To clarify a few things:

  • The Distribution Key is not a hint -- data is actually distributed according to the key
  • When running a query, the data is not "shifted" -- rather, copies of data might be sent to other nodes so that data can be joined on a particular node, but the data does not then reside on the destination node
  • The optimizer doesn't actually "do" anything -- it just computes the process that the nodes will follow (Redshift apparently writes C programs that are sent to each node)

The only thing you really need to know about the Optimizer is:

Query optimizer

The Amazon Redshift query execution engine incorporates a query optimizer that is MPP-aware and also takes advantage of the columnar-oriented data storage. The Amazon Redshift query optimizer implements significant enhancements and extensions for processing complex analytic queries that often include multi-table joins, subqueries, and aggregation.

From Data Warehouse System Architecture:

Leader node

The leader node manages communications with client programs and all communication with compute nodes. It parses and develops execution plans to carry out database operations, in particular, the series of steps necessary to obtain results for complex queries. Based on the execution plan, the leader node compiles code, distributes the compiled code to the compute nodes, and assigns a portion of the data to each compute node.
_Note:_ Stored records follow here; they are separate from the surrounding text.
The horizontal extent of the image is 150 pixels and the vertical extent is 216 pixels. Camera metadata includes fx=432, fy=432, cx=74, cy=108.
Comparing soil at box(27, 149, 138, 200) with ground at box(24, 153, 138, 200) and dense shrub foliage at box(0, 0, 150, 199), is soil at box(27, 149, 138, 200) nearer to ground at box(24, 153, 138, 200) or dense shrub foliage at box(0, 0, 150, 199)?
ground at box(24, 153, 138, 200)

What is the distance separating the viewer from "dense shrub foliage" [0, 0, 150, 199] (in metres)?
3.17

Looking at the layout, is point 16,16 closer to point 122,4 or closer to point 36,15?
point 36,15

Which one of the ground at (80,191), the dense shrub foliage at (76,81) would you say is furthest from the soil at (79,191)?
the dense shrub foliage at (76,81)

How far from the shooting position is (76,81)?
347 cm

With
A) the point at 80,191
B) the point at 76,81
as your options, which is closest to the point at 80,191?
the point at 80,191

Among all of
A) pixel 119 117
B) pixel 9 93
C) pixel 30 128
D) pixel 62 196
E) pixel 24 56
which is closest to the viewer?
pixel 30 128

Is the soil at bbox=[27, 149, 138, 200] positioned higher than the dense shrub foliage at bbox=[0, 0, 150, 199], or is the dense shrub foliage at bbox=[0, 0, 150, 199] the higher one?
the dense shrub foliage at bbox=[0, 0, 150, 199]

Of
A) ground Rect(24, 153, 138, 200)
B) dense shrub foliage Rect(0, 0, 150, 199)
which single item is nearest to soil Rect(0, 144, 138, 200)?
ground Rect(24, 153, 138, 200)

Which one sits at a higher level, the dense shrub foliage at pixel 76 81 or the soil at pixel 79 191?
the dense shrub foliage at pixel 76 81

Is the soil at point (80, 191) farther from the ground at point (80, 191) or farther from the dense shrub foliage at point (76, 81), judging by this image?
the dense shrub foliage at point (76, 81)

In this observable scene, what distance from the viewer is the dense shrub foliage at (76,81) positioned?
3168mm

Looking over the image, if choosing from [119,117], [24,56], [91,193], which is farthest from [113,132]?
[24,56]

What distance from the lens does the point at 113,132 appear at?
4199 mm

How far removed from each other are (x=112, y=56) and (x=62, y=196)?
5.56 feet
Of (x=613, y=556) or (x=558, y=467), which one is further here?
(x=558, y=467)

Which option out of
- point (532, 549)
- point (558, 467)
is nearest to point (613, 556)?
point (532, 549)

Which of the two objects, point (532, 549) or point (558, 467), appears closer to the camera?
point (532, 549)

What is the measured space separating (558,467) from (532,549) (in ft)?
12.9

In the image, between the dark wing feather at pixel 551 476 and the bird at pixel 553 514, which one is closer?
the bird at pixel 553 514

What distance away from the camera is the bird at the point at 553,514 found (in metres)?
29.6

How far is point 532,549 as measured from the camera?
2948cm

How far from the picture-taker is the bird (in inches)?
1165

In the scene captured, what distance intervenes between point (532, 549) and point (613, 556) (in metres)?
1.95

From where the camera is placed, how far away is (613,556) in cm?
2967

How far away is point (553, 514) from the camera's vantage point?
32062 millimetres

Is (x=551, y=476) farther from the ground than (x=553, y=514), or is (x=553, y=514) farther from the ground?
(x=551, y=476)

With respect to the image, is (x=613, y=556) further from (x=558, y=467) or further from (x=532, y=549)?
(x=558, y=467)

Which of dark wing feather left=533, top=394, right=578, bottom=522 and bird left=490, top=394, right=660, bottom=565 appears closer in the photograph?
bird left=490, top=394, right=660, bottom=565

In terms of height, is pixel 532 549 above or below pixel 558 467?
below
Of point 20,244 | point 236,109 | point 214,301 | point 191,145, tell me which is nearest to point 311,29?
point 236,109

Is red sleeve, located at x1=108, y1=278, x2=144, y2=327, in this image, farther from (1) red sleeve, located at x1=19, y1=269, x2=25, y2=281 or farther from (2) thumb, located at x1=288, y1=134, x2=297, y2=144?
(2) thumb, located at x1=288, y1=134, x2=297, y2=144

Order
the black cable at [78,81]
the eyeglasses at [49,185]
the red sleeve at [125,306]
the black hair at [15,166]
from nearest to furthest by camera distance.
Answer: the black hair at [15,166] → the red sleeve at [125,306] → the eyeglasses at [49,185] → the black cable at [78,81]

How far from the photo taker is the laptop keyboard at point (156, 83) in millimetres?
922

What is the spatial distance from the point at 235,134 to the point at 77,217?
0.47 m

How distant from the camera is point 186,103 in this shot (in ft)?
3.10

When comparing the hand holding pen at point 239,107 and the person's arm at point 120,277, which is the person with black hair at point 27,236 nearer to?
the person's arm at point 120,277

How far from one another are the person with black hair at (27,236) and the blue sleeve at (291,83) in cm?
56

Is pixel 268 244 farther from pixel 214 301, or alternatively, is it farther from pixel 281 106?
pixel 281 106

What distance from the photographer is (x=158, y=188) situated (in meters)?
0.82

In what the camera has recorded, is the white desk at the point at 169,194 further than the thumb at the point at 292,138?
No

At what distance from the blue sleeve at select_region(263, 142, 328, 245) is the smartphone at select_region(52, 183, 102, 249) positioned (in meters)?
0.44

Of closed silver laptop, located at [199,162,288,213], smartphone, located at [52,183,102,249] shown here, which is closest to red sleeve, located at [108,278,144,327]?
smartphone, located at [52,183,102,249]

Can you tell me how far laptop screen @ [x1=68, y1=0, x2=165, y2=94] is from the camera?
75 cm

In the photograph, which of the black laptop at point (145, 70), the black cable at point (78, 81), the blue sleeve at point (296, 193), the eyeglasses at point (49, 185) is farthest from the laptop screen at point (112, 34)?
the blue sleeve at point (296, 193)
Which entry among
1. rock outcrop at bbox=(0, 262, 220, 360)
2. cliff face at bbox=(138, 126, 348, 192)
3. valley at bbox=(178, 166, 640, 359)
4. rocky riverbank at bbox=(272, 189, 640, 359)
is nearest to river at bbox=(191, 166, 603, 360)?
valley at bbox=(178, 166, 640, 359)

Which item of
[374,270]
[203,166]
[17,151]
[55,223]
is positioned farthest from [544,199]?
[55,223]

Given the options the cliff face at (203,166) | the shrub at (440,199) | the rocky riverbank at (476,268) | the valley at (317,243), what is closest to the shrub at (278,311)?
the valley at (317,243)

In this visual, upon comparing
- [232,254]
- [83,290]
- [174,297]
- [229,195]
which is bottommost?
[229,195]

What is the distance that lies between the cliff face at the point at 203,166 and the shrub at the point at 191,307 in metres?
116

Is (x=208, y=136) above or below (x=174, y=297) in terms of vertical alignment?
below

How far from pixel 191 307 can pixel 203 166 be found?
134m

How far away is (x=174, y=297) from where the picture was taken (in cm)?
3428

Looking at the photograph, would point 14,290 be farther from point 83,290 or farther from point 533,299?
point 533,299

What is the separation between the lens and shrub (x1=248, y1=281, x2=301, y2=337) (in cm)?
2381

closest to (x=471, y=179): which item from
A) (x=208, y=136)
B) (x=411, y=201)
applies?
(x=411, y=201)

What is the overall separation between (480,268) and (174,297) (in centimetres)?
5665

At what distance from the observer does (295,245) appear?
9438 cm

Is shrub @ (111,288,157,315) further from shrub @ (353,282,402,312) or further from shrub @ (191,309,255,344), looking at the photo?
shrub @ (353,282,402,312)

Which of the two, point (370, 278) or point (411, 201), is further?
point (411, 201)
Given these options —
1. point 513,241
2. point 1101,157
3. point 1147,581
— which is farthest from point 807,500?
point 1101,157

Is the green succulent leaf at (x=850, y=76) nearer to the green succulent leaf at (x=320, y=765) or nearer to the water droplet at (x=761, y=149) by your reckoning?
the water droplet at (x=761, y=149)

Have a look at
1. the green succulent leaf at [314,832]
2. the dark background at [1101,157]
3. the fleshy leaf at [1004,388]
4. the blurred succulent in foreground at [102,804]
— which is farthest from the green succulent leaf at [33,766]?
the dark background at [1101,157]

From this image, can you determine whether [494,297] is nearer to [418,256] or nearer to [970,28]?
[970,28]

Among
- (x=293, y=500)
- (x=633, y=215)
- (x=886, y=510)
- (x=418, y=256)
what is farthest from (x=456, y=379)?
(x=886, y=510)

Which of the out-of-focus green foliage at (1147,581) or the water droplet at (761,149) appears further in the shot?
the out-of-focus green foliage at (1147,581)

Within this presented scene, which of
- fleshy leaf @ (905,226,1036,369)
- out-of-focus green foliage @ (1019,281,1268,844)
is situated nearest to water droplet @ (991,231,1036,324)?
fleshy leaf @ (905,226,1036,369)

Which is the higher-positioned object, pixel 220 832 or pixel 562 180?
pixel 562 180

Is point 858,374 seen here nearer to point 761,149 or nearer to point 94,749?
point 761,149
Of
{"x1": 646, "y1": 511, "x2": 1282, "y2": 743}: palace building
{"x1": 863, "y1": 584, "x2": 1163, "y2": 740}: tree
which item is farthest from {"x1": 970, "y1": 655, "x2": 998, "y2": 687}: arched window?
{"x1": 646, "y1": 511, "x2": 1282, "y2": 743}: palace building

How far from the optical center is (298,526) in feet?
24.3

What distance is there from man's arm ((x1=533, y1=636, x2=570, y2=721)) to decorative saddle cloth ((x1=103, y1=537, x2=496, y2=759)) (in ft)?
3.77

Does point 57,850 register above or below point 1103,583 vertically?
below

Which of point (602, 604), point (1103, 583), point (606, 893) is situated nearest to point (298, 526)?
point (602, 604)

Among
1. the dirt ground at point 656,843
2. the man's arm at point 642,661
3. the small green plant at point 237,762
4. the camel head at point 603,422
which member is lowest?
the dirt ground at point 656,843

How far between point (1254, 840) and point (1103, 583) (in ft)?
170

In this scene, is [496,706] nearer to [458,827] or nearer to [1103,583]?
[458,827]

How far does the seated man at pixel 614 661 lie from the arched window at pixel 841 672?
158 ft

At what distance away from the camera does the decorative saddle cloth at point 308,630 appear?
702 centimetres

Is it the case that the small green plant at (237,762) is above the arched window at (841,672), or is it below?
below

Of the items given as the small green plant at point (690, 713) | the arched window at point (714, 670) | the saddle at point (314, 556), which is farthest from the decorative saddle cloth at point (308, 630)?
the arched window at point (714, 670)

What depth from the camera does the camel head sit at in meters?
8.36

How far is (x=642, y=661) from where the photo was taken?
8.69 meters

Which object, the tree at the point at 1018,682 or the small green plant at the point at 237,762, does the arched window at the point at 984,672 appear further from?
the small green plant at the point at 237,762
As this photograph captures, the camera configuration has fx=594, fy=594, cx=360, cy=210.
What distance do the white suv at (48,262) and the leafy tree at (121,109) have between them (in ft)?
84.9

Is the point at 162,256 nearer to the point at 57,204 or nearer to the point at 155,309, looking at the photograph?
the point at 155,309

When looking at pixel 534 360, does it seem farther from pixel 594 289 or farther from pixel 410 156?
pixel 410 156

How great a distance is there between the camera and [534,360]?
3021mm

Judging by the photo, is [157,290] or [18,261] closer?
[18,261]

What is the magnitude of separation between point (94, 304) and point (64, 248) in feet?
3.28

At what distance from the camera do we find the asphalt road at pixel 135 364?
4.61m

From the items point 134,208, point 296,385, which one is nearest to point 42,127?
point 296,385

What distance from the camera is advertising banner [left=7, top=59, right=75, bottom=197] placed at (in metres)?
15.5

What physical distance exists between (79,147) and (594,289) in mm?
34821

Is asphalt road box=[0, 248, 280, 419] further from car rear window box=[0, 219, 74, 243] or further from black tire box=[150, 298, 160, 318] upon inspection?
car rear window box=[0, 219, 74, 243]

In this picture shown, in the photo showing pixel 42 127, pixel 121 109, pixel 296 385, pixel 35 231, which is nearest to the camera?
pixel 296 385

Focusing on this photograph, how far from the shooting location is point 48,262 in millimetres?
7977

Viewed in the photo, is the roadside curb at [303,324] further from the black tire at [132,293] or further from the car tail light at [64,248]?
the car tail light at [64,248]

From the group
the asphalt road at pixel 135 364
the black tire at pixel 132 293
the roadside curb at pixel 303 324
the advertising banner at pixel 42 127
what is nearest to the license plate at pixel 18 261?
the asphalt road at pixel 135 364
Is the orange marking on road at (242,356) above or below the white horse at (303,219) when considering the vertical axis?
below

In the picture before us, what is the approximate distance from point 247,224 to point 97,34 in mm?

The leader node distributes SQL statements to the compute nodes only when a query references tables that are stored on the compute nodes. All other queries run exclusively on the leader node. Amazon Redshift is designed to implement certain SQL functions only on the leader node. A query that uses any of these functions will return an error if it references tables that reside on the compute nodes.

The Leader Node does not contain any data (unless you launch a single-node cluster, in which case the same server is used as the Leader Node and Compute Node).

For information on Distribution Styles, refer to: Distribution Styles

If you really want to learn about Redshift, then read the Redshift Database Developer Guide. If you are merely studying for the Solutions Architect exam, the above links will be sufficient for the level of Redshift knowledge.